そして、属している集団を限りなく小さくした場合(最小値は自分一人)、家族に起こったり、実際に自分の身に起こった外れ値的な問題についてはようやく「そうした事もありえる」と気付く。父親が解雇されて突如進学できなくなり高卒で就職を余儀なくされる、等々。

また、属している集団においてなされていた想定がいきなりひっくり返るケースもあります。直下型大地震を想定していなかった阪神地域など。

この外れ値的な事象、あるいは極めて小さなマイノリティーにのみ襲い掛かる事象、これらに私達は基本的に気付きにくいようです。という事に気付けるのが本書だと思います。


この本で扱われているような大きな事件であっても、多くの一次情報は(本書で多くのインタビュイーが悪質と語る)マスコミによる悪質なフィルターを通してしか知ることができないため、大概非常に歪曲された形で知ることになります。しかしこの本の場合、村上氏という(恐らく比較的)良質なフィルターを通して知ることができる、この点に私は本書の大きな価値があると考えます。

本書において、著者はあえて各インタビュイーが事件までどんな仕事をし、生活をし、趣味を持ち、人生を歩んできたかを尋ねています。そのような一本一本の線が事件当日のある一点において交差することで当日の状況が立体的に浮かび上がります。どちらも、特に前者はマスコミにおいては切捨てられる事が多い部分です。

この各インタビューを読み進める過程を通じて、私は「外れ値的な事象」が、実は誰にも―自分にも―起こりうるということ、自分の属する集団が持つ想定がいかに脆弱かということ、そうした事を考えました。人生設計等の場面ではこのような想定はしばしば有用かとは思いますが、時々「外れ値に入る想定」にも思いをめぐらす必要があるのでしょう。

なにより、自分が外れ値になりうるという覚悟を持てば、流れる時間をもっと大切にできるのではないでしょうか。

追、インタビュアーとしての著者の力量は私程度では判断しかねますが、少なくともこの人だからこそ聞けた話もあると思います(知名度、世間イメージなど)。

1 件のコメント:

  1. 非常に興味深い内容で、関心を持って読ませていただきました。

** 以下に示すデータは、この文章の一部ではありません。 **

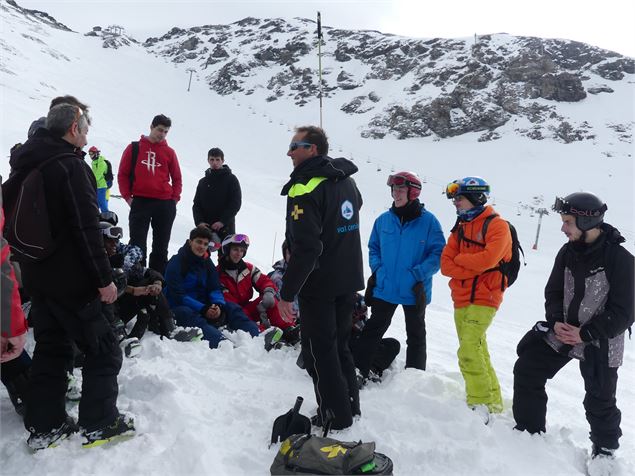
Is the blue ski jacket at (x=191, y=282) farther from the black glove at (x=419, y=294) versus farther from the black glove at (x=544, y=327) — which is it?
the black glove at (x=544, y=327)

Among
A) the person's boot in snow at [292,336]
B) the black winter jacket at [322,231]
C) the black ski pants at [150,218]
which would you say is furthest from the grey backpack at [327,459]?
the black ski pants at [150,218]

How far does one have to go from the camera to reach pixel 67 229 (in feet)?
8.95

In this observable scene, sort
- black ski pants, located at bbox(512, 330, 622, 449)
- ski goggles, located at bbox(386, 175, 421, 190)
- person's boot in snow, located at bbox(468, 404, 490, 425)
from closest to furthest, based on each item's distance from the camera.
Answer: black ski pants, located at bbox(512, 330, 622, 449), person's boot in snow, located at bbox(468, 404, 490, 425), ski goggles, located at bbox(386, 175, 421, 190)

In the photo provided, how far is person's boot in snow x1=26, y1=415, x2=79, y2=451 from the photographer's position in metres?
2.73

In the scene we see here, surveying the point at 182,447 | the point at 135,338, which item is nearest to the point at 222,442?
the point at 182,447

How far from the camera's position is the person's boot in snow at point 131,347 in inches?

まずは、この本の内容そのものに強い関心があるのでこんど、かしてください。

    書評を読んで感じたことは、外れ値的な事象に出くわした際に、その外れ値を自分のこれまでの人生設計上にうまく乗せることができるか、もしくは、外れ値を起点として人生を歩み始められるかどうかで、その後の人生って変わってくるんだろうなぁと感じました。外れ値がくることはある意味では必然で、(予定調和的な人生は実際はあまり多くないので)そこからが大事ですね。

    そのためには立ち向かうことが必要だと思います。いまの自分は結局は逃げていることに改めて気付かされました。立ち向かうことでしか、成し得ないことがある。。